In general, I love the idea of one cooks and the other cleans. Usually my husband relaxes while I cook and then I go relax and get some alone time while he cleans up. Works out well!
Post # 4
Yep, we have that “rule.” Of course we are allowed to bend the rules. Sometimes if hubby has been at work all day and I had had the day off then I’ll go ahead and do the dishes too. Or the other day he had to study for midterms so I told him not to worry about it. It’s generally pretty even though.
Post # 5
I always cook, he always does the dishes. Its not so much a who likes to do what thing as the fact that he CAN’T cook. 🙂
Me- grocery shopping, laundry
Him- garbage, yardwork/driveway care
We clean together every weekend. I definitely spend more time on grocery shopping and laundry than he does on garbage and yard stuff, but it works for us. I hate doing those things, so I’m just glad I don’t have to do them. Also, I have a lot more time than he does because he works more and is also studying.
Post # 6
The couple of times DH is home and we eat dinner together, he does do the dishes which I am grateful for. He hates to cook so for us it works out.
Post # 6
We do both together. We both hate to do the dishes, so the compromise is that we’ll cook something together and do the dishes as we go. We’ll talk as we do dishes together.
Post # 7
@JennyW1: We do this on weekends and it works out pretty well, since we have a lot of fun cooking together. The problem is during the week, he’s usually finishing up work until the moment dinner is served (he’s a PhD student), so I’m cooking alone and THEN doing my half of the dishes. Which does not make me very happy. :
Post # 8
I cook mostly every night, so he does the dishes. Works out great for us. He actually is the one who said that since I cook, he should do dishes back when I moved in a few years back. It works out great. All the other chores, we share pretty equally except I do the grocery shopping. We both do laundry, clean the house, etc.
Post # 9
Yep, we have the strict, one person cooks the other cleans 🙂
Then we have our chores divided by “time” so for example, it takes him about 1 hour each week to do yard stuff, and it takes me about 1 hour each week to sweep & clean the wood floors. So these are our weekly chores.

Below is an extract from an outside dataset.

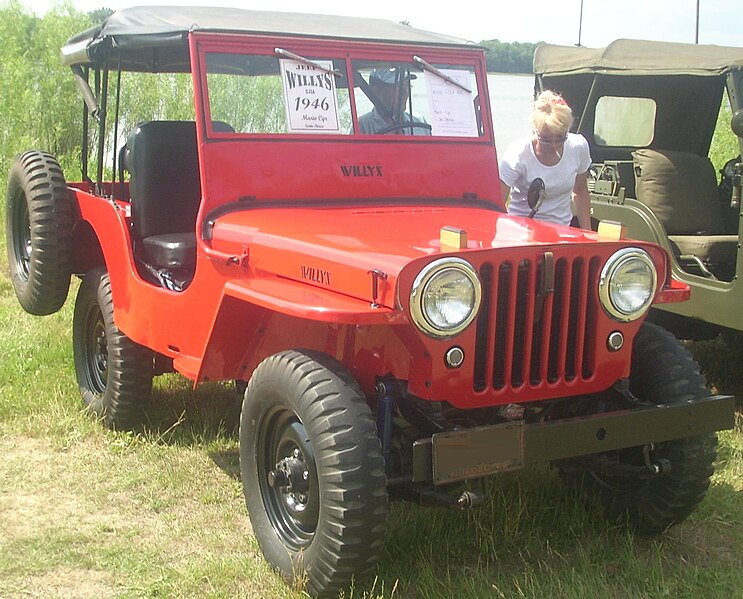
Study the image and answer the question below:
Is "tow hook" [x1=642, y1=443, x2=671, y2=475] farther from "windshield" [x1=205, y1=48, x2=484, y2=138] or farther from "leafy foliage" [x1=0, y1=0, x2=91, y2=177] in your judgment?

For daily chores, I unload the dishwasher or drainboard & he takes out the trash in the whole house (bathroom trash cans & kitchen)
I also deep clean the kitchen each week & he cleans the pool.
The rest of the house: bathrooms, kitchen floor, dusting, vacuum rooms, are traded off every 2 weeks.
Post # 10
I do all the cooking, my DH can barely boil water (thanks, MIL). So that’s how it usually breaks out, I cook, he cleans, but its not really a household ‘policy’. If he’s working late in his home office, or busy I might just clean up. But usually not 🙂
Post # 11
Not all the time. I usually end up cooking and then we both do the dishes. Sometimes if I’m really tired, he’ll just do them himself. But I usually end up helping even though I don’t have to.
Post # 12
We don’t have set rules, we just do what needs to be done, regardless of who cooks/cleans. We both work full time jobs, and I have 2 part time jobs also, so if I have to run to my next job, FI will have dinner waiting for me, and same with if he needs to go out after work, etc.
Post # 13
We do have that rule, but with a little twist: I cook every night and he reads aloud (we read a ton of books this way, and its really fun!). My dad taught me to clean while I cook, so I almost always get all the dishes done while cooking, except the pans I’m using (and sometimes I get those done when I plate everything up), and obviously the dishes we use to eat. Dishes generally take him less than 10 minutes, and sometimes I help too if I didn’t get the majority of them done while cooking.
Other chores – we team-clean the house every Sunday. I do: floors – sweeping, vacuum and swiffering and dusting. He does the bathrooms – we split the kitchen.
He takes out the trash, I take out the recycling on trash day.
He generally cleans the litterbox, but we each make sure its cleaned every day.
Post # 14
We have a very involved system where one person does kitchen and vaccuming each week and the other does the bathroom and dusting. We both do laundry, recycling and daily dishes. He takes out the trash. I do weird deep cleaning (washing windows, etc.). It works for us.
Post # 15
Depends on the night but I volunteer to clean if he cooks!